Proposal 2: Strengthen Financial Incentives to Channel Capital toward ESG Value Creation
A linkage mechanism between ESG value creation and financial support shall be established, requiring financial institutions to tie corporate ESG performance to financing costs and credit quotas, offering preferential interest rates and credit tilt to enterprises delivering outstanding ESG value creation. Meanwhile, expand the coverage of green finance, guide long-term capital including insurance funds and pension funds to increase allocation to ESG value-creating enterprises, and launch an ESG investment information disclosure regime to clearly transmit value signals and channel capital into sustainable development sectors.
Proposal 3: Leverage Leading Enterprises to Build Industrial Chain ESG Value Closed Loops
Taking sectors with global competitive advantages such as new energy as breakthrough points, encourage leading enterprises to take the lead in establishing ESG value creation alliances, coordinate upstream and downstream industrial chain players to advance green production, low-carbon supply chains and resource recycling, and build a full-chain ESG value creation ecosystem. Active efforts shall be made to pursue international mutual recognition of standards, translating China’s strengths in sustainable development into global competitive advantages.

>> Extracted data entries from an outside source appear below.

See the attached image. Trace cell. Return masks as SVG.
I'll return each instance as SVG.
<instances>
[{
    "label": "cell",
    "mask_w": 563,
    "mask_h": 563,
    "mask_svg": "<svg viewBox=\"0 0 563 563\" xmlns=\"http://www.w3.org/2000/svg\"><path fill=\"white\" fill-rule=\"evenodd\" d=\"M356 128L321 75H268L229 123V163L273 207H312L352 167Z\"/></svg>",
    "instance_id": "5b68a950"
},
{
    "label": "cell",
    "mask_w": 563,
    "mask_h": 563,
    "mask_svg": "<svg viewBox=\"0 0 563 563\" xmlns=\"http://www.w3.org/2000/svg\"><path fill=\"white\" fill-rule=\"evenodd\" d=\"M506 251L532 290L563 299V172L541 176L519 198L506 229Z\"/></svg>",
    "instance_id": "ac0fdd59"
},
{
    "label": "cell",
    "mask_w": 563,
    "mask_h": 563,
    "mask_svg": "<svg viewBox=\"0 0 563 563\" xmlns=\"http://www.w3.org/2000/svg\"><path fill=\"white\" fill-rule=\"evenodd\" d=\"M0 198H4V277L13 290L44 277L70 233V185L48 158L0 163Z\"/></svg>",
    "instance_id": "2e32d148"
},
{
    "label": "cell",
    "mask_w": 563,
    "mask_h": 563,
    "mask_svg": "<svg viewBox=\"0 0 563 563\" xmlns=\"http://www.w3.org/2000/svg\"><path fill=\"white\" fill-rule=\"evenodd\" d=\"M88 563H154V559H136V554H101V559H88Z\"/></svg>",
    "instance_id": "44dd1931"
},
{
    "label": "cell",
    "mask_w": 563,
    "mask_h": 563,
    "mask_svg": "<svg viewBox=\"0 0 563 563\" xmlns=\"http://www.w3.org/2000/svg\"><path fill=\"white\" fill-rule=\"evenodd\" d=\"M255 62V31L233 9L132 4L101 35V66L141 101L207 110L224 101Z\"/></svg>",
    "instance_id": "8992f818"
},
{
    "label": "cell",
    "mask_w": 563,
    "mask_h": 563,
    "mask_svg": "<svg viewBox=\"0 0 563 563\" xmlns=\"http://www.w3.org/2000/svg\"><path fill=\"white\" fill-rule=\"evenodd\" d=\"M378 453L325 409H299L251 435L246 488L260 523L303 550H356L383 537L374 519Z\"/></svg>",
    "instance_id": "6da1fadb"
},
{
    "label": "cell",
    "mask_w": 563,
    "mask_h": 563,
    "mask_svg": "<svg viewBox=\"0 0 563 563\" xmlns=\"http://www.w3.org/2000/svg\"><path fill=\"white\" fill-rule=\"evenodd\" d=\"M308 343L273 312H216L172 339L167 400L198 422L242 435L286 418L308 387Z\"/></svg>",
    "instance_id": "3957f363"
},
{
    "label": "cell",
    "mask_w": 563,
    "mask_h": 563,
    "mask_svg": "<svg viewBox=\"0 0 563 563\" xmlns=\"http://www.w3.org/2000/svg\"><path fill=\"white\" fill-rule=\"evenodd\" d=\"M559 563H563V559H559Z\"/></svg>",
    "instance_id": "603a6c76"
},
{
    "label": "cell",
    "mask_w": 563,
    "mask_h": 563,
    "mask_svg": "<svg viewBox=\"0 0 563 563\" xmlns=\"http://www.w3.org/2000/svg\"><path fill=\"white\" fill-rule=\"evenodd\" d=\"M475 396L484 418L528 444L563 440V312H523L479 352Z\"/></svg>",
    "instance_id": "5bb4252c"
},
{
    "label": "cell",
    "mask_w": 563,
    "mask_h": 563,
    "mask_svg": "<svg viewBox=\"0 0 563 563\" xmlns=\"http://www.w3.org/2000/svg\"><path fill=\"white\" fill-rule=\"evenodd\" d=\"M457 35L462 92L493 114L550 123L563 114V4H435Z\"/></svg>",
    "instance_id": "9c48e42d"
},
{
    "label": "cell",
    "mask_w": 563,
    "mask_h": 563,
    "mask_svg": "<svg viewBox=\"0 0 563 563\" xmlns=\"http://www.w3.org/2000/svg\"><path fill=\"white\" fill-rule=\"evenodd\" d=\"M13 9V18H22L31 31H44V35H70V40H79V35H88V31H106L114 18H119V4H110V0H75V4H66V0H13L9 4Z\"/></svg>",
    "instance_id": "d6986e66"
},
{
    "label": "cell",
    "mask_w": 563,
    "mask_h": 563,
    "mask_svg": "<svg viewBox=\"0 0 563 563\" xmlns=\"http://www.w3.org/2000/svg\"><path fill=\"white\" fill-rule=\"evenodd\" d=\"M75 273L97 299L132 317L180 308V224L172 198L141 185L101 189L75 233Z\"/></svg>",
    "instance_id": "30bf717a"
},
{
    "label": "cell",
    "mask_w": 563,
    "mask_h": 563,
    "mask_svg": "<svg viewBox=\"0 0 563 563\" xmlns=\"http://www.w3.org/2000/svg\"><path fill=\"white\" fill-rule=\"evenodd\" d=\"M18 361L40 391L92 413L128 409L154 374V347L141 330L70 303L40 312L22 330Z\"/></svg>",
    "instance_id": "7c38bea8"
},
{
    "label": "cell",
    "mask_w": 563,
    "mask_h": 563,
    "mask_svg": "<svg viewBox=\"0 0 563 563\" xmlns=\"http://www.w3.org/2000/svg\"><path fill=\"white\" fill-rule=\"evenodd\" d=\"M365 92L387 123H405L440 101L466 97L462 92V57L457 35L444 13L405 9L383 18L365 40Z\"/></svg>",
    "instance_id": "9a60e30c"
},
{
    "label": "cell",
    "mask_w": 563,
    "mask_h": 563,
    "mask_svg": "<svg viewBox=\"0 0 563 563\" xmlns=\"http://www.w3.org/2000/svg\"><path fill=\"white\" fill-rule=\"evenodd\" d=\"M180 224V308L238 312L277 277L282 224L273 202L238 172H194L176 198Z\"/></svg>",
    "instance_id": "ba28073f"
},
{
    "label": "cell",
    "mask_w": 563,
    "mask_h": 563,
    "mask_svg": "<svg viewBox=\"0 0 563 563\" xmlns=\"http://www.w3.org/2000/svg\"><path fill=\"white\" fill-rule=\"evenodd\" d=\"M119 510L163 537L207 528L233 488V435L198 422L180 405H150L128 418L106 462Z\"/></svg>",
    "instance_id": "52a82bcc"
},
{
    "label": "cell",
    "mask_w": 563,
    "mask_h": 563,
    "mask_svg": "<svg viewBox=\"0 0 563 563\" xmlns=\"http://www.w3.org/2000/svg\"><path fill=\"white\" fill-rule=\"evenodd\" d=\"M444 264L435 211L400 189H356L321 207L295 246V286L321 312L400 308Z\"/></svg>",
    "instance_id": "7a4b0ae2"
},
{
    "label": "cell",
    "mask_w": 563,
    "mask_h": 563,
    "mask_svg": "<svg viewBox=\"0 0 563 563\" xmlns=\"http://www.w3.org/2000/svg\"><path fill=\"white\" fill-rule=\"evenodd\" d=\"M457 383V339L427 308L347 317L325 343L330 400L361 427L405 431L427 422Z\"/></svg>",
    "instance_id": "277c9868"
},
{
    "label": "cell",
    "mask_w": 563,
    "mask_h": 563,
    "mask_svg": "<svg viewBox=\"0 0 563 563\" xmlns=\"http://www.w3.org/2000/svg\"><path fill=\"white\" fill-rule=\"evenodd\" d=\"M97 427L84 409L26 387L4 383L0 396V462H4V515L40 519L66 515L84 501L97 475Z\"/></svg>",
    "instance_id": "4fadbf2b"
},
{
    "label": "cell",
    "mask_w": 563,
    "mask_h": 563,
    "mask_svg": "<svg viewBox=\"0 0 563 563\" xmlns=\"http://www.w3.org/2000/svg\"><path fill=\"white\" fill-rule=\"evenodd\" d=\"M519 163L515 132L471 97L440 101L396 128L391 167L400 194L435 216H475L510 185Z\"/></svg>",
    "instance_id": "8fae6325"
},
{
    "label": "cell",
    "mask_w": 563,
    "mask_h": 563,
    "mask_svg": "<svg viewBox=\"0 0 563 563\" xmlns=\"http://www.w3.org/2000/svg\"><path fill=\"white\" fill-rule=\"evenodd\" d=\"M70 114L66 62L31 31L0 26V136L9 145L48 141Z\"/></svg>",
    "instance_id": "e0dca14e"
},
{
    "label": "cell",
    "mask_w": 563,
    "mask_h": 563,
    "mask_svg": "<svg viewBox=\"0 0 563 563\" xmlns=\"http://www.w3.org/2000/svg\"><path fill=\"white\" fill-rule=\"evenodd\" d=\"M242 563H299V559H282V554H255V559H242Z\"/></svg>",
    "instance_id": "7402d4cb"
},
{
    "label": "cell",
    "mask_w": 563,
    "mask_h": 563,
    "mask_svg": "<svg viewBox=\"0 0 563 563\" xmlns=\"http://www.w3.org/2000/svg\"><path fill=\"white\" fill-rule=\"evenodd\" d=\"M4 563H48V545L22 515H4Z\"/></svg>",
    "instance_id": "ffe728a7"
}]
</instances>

Proposal 4: Establish a Diversified Collaborative Support Ecosystem for Robust Safeguards
Incorporate ESG value creation into local high-quality development evaluation systems, rolling out preferential policy support for enterprises that actively participate in industrial chain ESG alliances and launch innovative pilot programs. The government shall build an inter-departmental collaborative service platform to cut corporate implementation costs. A new sustainable development landscape featuring joint construction, co-governance and shared benefits will be formed through coordinated efforts of effective government guidance, proactive corporate action and broad public participation.